Si el voto era el medio para producir la representación, ahora puede ser el medio para la propagación del COVID-19. Algo así parece traducirse de la terrible relación entre elecciones y pandemia que produce contagios y mata. Lo que antes era inamovible, ahora no lo es. Nos enfrentamos a una dura realidad en la que países e instituciones deben ofrecer caminos menos riesgosos para los ciudadanos.
Uno de los eventos inamovibles era la fecha de las elecciones, que parecía escrita sobre piedra. Alrededor de esta se organizaba todo y era el punto de llegada de un proceso con etapas cancelatorias, trazando un camino por el que los candidatos compiten por el poder. Pero la pandemia no respeta normas ni tradiciones. Es por eso que en más de media centena de países se han postergado las fechas de las elecciones. Detrás de la postergación está la idea inequívoca de que la jornada electoral –millones de personas reunidas por algunas horas en locales de votación– desataría más contagios que cualquier otro evento. Es más, el temor al contagio llevaría a un incremento del ausentismo, que es una fuerza contraria a la necesaria dosis de participación que oxigena la legitimidad de origen del cargo electivo.
En algunos casos, medidas como el aseo, la distancia social y el uso de mascarillas, sumadas a bajar el número de electores por locales, entre otras acciones, pueden ser insuficientes, por lo que se considera postergar elecciones, como ha ocurrido en Bolivia o Nueva Zelanda –país que es considerado ejemplo de éxito en la lucha contra el coronavirus pero que ha tenido que postergar las elecciones programadas para setiembre–. Pero la postergación no es una medida que se toma con tanta anticipación, como en nuestro caso, cuando aún faltan poco menos de ocho meses para la elección.

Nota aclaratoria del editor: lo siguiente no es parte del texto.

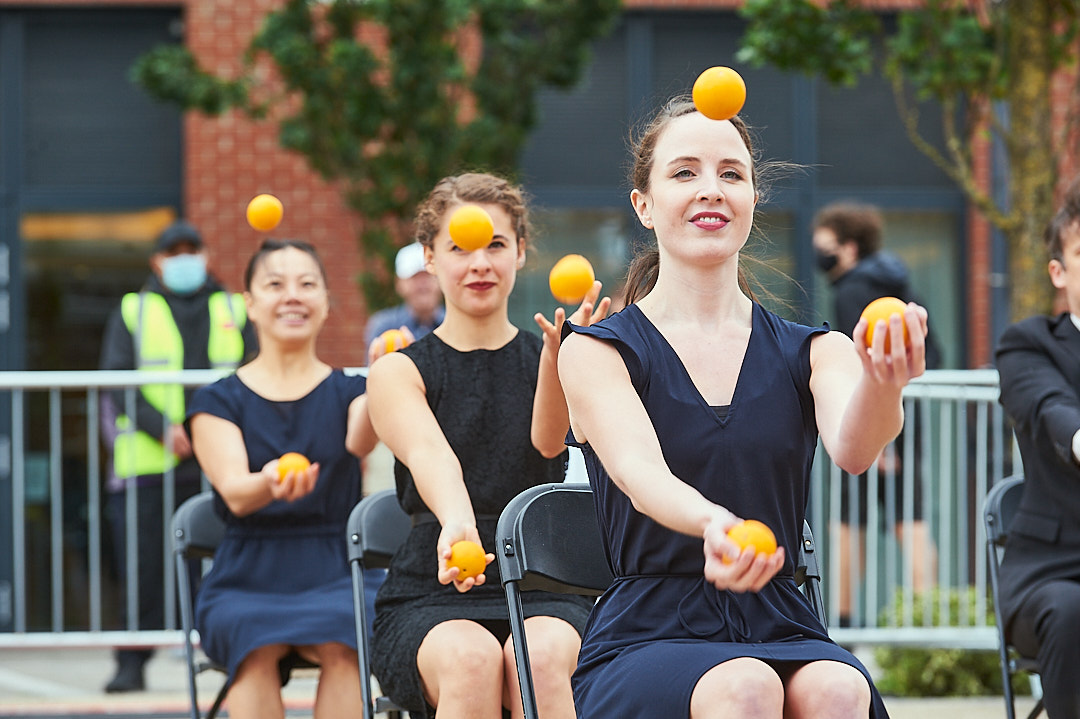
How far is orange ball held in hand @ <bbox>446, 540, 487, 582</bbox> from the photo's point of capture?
3105 millimetres

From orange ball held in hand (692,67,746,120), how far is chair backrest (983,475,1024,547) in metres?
2.01

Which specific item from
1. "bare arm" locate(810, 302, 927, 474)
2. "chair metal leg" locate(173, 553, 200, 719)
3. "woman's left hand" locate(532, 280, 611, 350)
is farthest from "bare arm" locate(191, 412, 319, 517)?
"bare arm" locate(810, 302, 927, 474)

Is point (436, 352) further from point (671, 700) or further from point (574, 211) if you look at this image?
point (574, 211)

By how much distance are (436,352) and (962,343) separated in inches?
245

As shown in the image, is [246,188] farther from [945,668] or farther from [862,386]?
[862,386]

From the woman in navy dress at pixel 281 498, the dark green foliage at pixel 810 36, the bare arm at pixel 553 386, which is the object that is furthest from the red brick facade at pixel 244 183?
the bare arm at pixel 553 386

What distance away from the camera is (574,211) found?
30.5 feet

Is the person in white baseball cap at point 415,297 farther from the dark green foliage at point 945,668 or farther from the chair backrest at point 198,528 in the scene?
the dark green foliage at point 945,668

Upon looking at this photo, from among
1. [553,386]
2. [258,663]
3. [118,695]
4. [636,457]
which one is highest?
[553,386]

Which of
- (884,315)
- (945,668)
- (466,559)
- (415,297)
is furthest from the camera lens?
(415,297)

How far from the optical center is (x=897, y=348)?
7.59 feet

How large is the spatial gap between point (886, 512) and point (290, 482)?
11.0ft

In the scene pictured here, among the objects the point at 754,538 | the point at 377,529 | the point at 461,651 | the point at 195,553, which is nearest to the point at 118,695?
the point at 195,553

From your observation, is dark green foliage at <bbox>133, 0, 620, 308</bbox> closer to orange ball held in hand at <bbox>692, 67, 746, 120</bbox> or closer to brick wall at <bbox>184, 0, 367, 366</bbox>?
brick wall at <bbox>184, 0, 367, 366</bbox>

En consecuencia, se discuten medidas alternas que no pueden esperar tanto tiempo por un tema de planificación y presupuesto. Pero cualquier medida adquiere siempre una connotación política, porque lo que está en juego es el poder. Por ejemplo, en Estados Unidos, el voto por correo, usado desde hace mucho tiempo, es criticado severamente por Donald Trump, que llega incluso a insinuar la posibilidad de un fraude. El voto por correo es una modalidad a distancia que, para la elección de noviembre, iba a ser muy utilizado por permitir, no solo votar desde cualquier lugar, sino porque ofrece la seguridad sanitaria que el presencial no produce. Trump se opone porque se incrementa la participación, que tiene más rostro demócrata, evitando aumentar el presupuesto.
El voto a distancia ha renovado también el interés por el voto electrónico por Internet, pues el voto electrónico presencial, si bien se ha ampliado lentamente en algunos países, tiene el mismo problema del manual, en términos de seguridad sanitaria. El no presencial, es decir, el que se realiza a través de Internet, aparece como una alternativa. Pero la seducción que puede despertar el uso de la tecnología choca con la enraizada desconfianza sobre cualquier otra modalidad que no sea la manual. El temor al fraude electrónico es muy extendido. Curiosamente, en otros campos de la vida hay un tráfico intenso de información, documentos, imágenes y dinero, muchos de los cuales requieren dispositivos de seguridad que se van mejorando constantemente.
En el campo de las elecciones eso no ha ocurrido o ha ocurrido poco. Estonia es el único país que ha realizado elecciones por esta modalidad. Sin embargo, si bien han avanzado a través del voto por Internet, lo cierto es que han votado el año pasado menos de 300 mil personas.
En el Perú, solo se ha permitido en las elecciones internas de los partidos, pero sujeto a que lo aprueben sus respectivas autoridades. Esta modalidad es posible si se toma la decisión con anticipación para que la ONPE pueda tener tiempo de auditar los procedimientos necesarios para su aplicación. Igual camino está trazando Panamá. La pandemia obliga a tomar medidas de urgencia para salvar las elecciones. Tomar decisiones sobre el voto a distancia es parte de esa urgencia.